La Galerie Tretiakov abrite la collection définitive d'art russe, et la plupart des visiteurs pour la première fois la parcourent dans le mauvais sens — chronologiquement, depuis les icônes, jusqu'à ce que l'énergie s'épuise quelque part vers 1870.

Voici les tableaux à ne pas manquer, où les admirer et pourquoi chacun d'eux fait l'effet d'un arrêt sur image.

Ivan le Terrible et son fils Ivan — Ilia Répine

Ivan le Terrible et son fils Ivan — Ilia Répine

La peinture la plus troublante de l'art russe, et celle dont les visiteurs se souviennent le plus longtemps. Un père qui vient de porter un coup mortel à son fils, le tenant dans ses bras, réalisant ce qu'il a fait.
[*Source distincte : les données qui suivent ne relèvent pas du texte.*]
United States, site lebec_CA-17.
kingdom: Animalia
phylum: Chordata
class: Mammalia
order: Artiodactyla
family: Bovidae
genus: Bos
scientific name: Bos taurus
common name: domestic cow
Ce qui le fait fonctionner, ce n'est pas le sang, mais les yeux. Répine a peint un homme réalisant quelque chose d'irréversible au même instant où le spectateur le fait.

La toile a été attaquée à deux reprises — en 1913, puis à nouveau en 2018 — et a subi une longue restauration. Elle est désormais exposée derrière une vitre de protection.

Les Bogatyrs — Viktor Vasnetsov

Les Bogatyrs — Viktor Vasnetsov

Trois guerriers montés de l'épopée populaire russe, scrutant l'horizon. Presque trois mètres sur quatre, et cette taille est nécessaire : l'enjeu est l'étendue du paysage qu'ils surveillent.

Vasnetsov y a travaillé pendant vingt ans. Prenez du recul pour embrasser toute la ligne d'horizon — la plupart des gens se collent trop près et perdent l'effet.

Matin dans une forêt de pins — Ivan Shishkin

Matin dans une forêt de pins — Ivan Shishkin

Les oursons sur le pin tombé. En Russie, cette image figure sur les emballages de chocolat depuis plus d'un siècle, ce qui rend la vision de l'original étrangement émouvante.

Un détail intéressant à connaître : la forêt a été peinte par Chichkine, et les ours par Konstantin Savitsky. Savitsky l'a également signée, et la signature a ensuite été retirée par le marchand.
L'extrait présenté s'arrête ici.